Nul n’échappe à la politique, ou plus précisément au politique, entendu au sens large comme gestion des affaires de la cité, et pas seulement comme conquête et conservation du pouvoir. A défaut de s’intéresser à la politique, le politique s’intéresse toujours à nous, de l’échelon le plus local aux décisions les plus supranationales et ce dans tous les domaines (économie, éducation, sécurité…). Dans ce cas, n’est-il pas préférable que l’ensemble des individus participent à l’action politique puisqu’ils sont tous concernés par ses effets ? D’un autre côté, dans tous les régimes politiques, y compris ceux qui cherchent à respecter la plus grande égalité, des individus  se voient reconnaitre une forme d’autorité et de pouvoir sur des autres, ne serait-ce parce que la participation active de tous peut compromettre son efficacité en générant des conflits et  diluant l’unité de l’action politique dans les intérêts de tous c’est-à-dire de chacun.

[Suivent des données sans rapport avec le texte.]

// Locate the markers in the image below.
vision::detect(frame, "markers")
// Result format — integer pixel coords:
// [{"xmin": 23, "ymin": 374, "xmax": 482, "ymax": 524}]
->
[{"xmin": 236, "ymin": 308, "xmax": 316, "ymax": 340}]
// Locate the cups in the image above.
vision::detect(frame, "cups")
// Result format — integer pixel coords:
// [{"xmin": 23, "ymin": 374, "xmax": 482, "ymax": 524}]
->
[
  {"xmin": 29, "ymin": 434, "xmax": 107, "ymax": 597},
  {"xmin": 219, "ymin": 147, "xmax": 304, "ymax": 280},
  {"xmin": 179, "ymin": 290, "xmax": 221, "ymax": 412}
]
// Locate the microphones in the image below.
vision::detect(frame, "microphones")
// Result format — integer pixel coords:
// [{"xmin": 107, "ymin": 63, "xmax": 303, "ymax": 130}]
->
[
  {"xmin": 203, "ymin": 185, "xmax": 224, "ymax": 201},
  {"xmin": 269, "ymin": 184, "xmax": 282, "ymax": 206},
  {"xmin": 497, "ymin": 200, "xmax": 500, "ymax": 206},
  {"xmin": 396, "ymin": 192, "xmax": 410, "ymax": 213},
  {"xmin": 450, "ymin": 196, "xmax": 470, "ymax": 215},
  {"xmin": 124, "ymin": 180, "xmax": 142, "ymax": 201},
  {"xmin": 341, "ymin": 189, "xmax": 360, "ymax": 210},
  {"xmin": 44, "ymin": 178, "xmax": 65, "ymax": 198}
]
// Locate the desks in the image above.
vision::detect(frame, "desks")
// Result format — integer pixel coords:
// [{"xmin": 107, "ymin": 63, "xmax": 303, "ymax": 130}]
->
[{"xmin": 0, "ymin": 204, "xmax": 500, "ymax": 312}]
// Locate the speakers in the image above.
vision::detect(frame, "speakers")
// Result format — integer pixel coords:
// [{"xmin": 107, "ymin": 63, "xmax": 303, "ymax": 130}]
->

Est-ce à dire alors que l’action politique réclame des compétences, qu’il faudrait confier à certains, plus expérimentés, plus dignes de l’action politique ? Mais dans ce cas, le risque n’est-il pas qu’ils ne servent que leurs intérêts particuliers, que certains se prennent pour le tout ? On est donc devant une aporie car soit la politique est l’affaire de tous et perd son moyen d’agir, soit elle est l’affaire de certains et perd la fin de son action, gérer l’existence de tous en société. (être l’affaire de tous est la condition et la ruine de la politique).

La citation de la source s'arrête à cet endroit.